• **Assigned task**
Copy out the listing below line for line without changing a word, and leave the pictures out.
========================
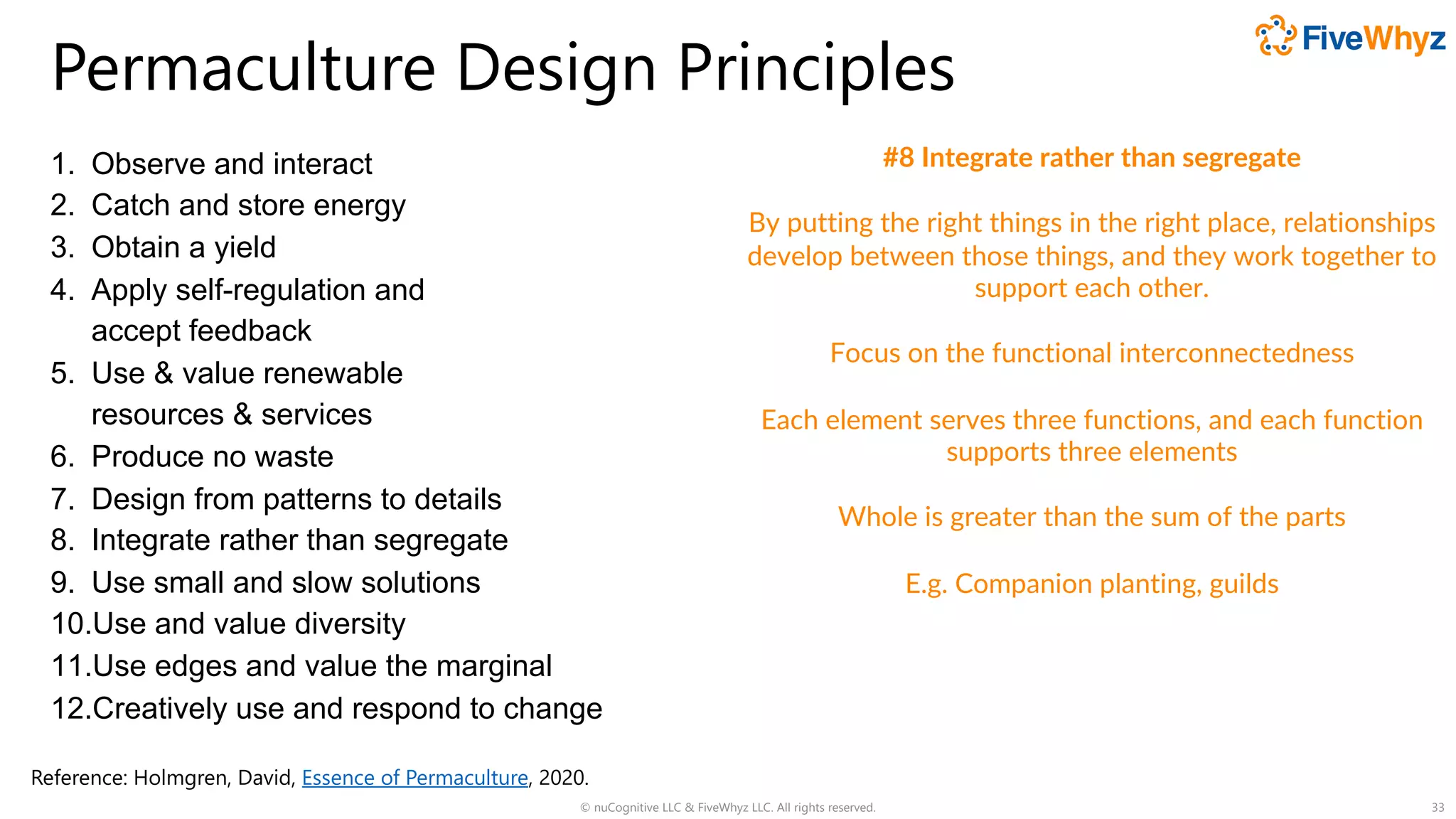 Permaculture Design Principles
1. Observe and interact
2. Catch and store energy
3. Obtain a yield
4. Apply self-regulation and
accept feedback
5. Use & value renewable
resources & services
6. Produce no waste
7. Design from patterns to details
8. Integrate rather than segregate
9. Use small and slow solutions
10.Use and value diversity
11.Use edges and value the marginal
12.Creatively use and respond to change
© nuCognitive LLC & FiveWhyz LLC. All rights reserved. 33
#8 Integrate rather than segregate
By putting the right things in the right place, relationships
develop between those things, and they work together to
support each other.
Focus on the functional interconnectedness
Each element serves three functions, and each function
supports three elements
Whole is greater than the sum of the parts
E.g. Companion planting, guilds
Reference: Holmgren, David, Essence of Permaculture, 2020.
========================
• **Result of this task**
 Permaculture Design Principles
1. Observe and interact
2. Catch and store energy
3. Obtain a yield
4. Apply self-regulation and
accept feedback
5. Use & value renewable
resources & services
6. Produce no waste
7. Design from patterns to details
8. Integrate rather than segregate
9. Use small and slow solutions
10.Use and value diversity
11.Use edges and value the marginal
12.Creatively use and respond to change
© nuCognitive LLC & FiveWhyz LLC. All rights reserved. 33
#8 Integrate rather than segregate
By putting the right things in the right place, relationships
develop between those things, and they work together to
support each other.
Focus on the functional interconnectedness
Each element serves three functions, and each function
supports three elements
Whole is greater than the sum of the parts
E.g. Companion planting, guilds
Reference: Holmgren, David, Essence of Permaculture, 2020.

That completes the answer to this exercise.